Provided text:
<<<<
Quantum Information Theory (QIS) is a further abstraction of an abstract model of real-world physics.

Context

  • QIS was first suggested by Richard Feynman as a means to model the real quantum work of subatomic interactions in Information Theory.

Information Rules

Reconstructing quantum mechanics from informational rules

  1. Information capacity: The most elementary component of all systems can carry no more than one bit of information.
  2. Locality: The state of a composite system made up of subsystems is completely determined by measurements on its subsystems.
  3. Reversibility: You can convert any "pure" states to another such state and back again.

These rules apply to classical physics if a bit can be only 1 or 0. They apply to quantum physics if a bit can have any value from 0 to 1. In other word classical = boolean logic and quantum = fuzzy logic.

Reversibility

  • The current model of physical reality (some call the model a set of laws) shows no preference between moving forward versus backwards in time. Particles' "motions" can be predicted either way.
  • What is most interesting is that Landauer's principle was originally developed in 1961 to predict the lower theoretical limit of energy consumption of computation. It holds that "any logically irreversible manipulation of information, such as the erasure of a bit or the merging of two computation paths, must be accompanied by a corresponding entropy increase in non-information-bearing degrees of freedom of the information-processing apparatus or its environment".[1] So, A reversable computation is one in which no information is erased and, in principle, may be carried out without releasing any heat.
  • In 2022 we could say the same about quantum processes.[2] In particular quantum error codes are very efficient at encoding information which comes from the fact that "quantum mechanics is reversible, and thus information must be preserved somewhere." This leads to description of how information that falls into a black hole is theoretically recoverable.
>>>>
Data section:
<<<<
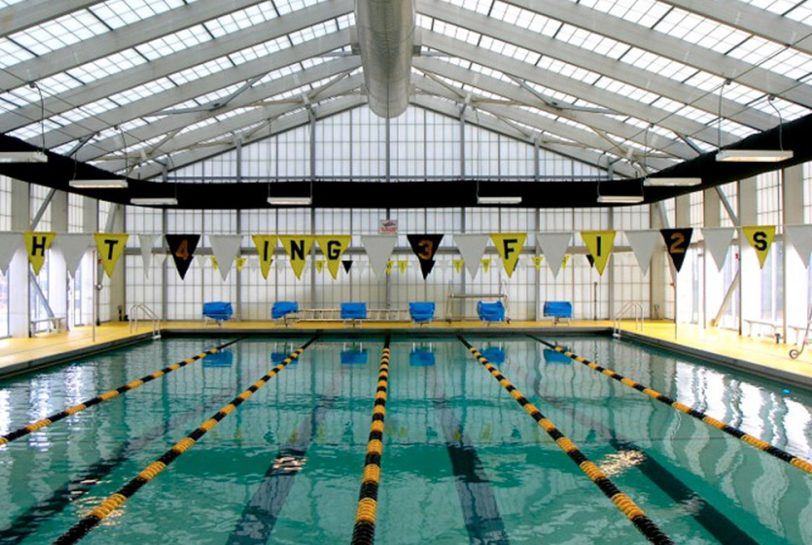 Tucker Indoor Pool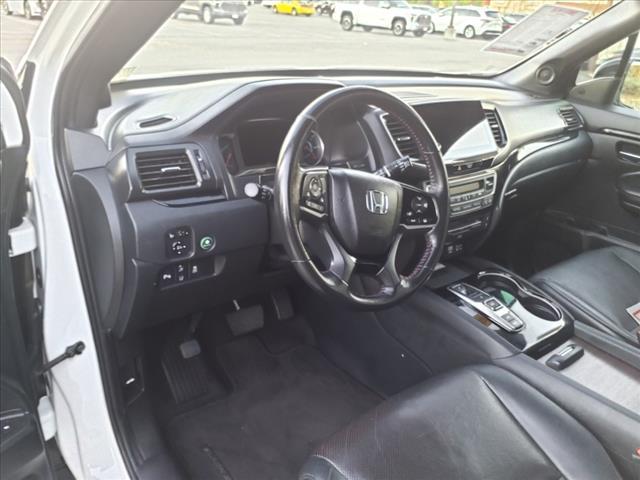 used 2021 Honda Pilot car, priced at $31,979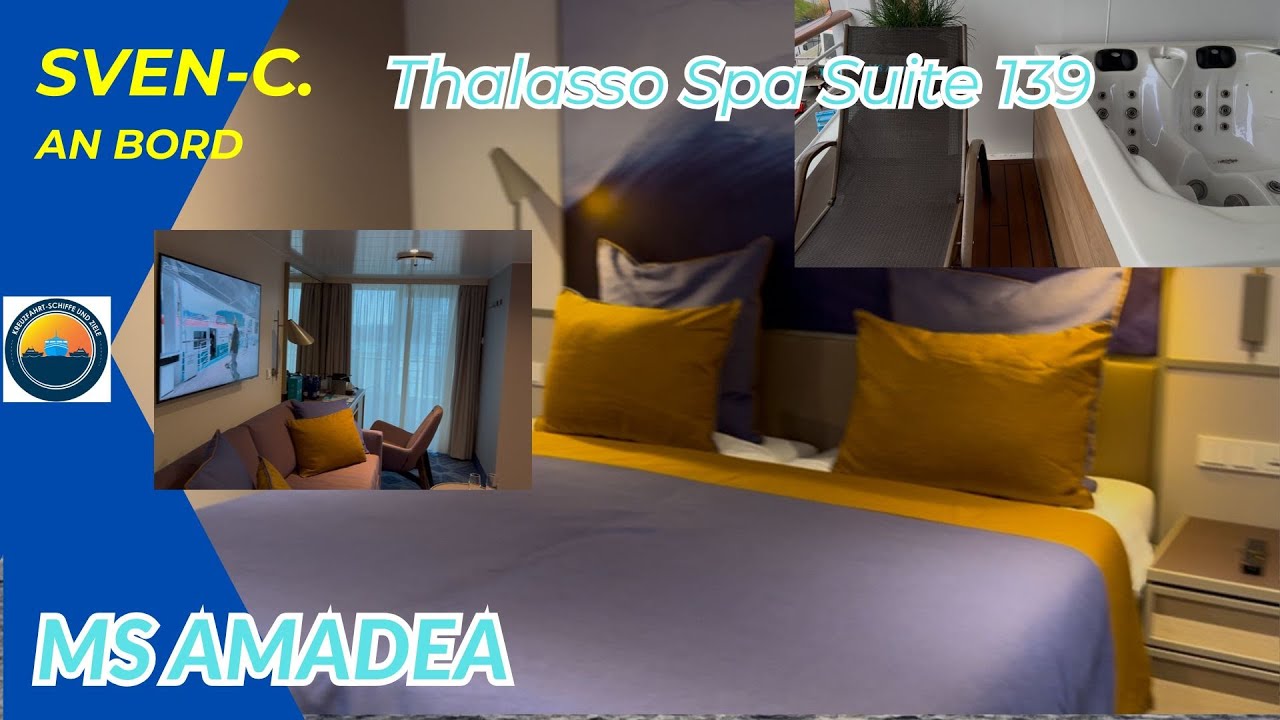 AMADEA Thalasso Spa Suite 139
>>>>
Required action 1: From the quantum information theory text, copy the passage that begins at the words "Reconstructing quantum mechanics" and stops after the words "quantum = fuzzy logic.".
Required action 2: Summarize the quantum information theory text in two sentences.

Written response 1:
Reconstructing quantum mechanics from informational rules

  1. Information capacity: The most elementary component of all systems can carry no more than one bit of information.
  2. Locality: The state of a composite system made up of subsystems is completely determined by measurements on its subsystems.
  3. Reversibility: You can convert any "pure" states to another such state and back again.

These rules apply to classical physics if a bit can be only 1 or 0. They apply to quantum physics if a bit can have any value from 0 to 1. In other word classical = boolean logic and quantum = fuzzy logic.

Written response 2: Quantum Information Theory is presented as a further abstraction of an abstract model of real-world physics, first suggested by Richard Feynman, and the text lists three informational rules: information capacity, locality, and reversibility. These rules apply to classical physics when a bit can be only 1 or 0 and to quantum physics when a bit can have any value from 0 to 1, and under Landauer's principle a reversible computation erases no information and may in principle be carried out without releasing any heat.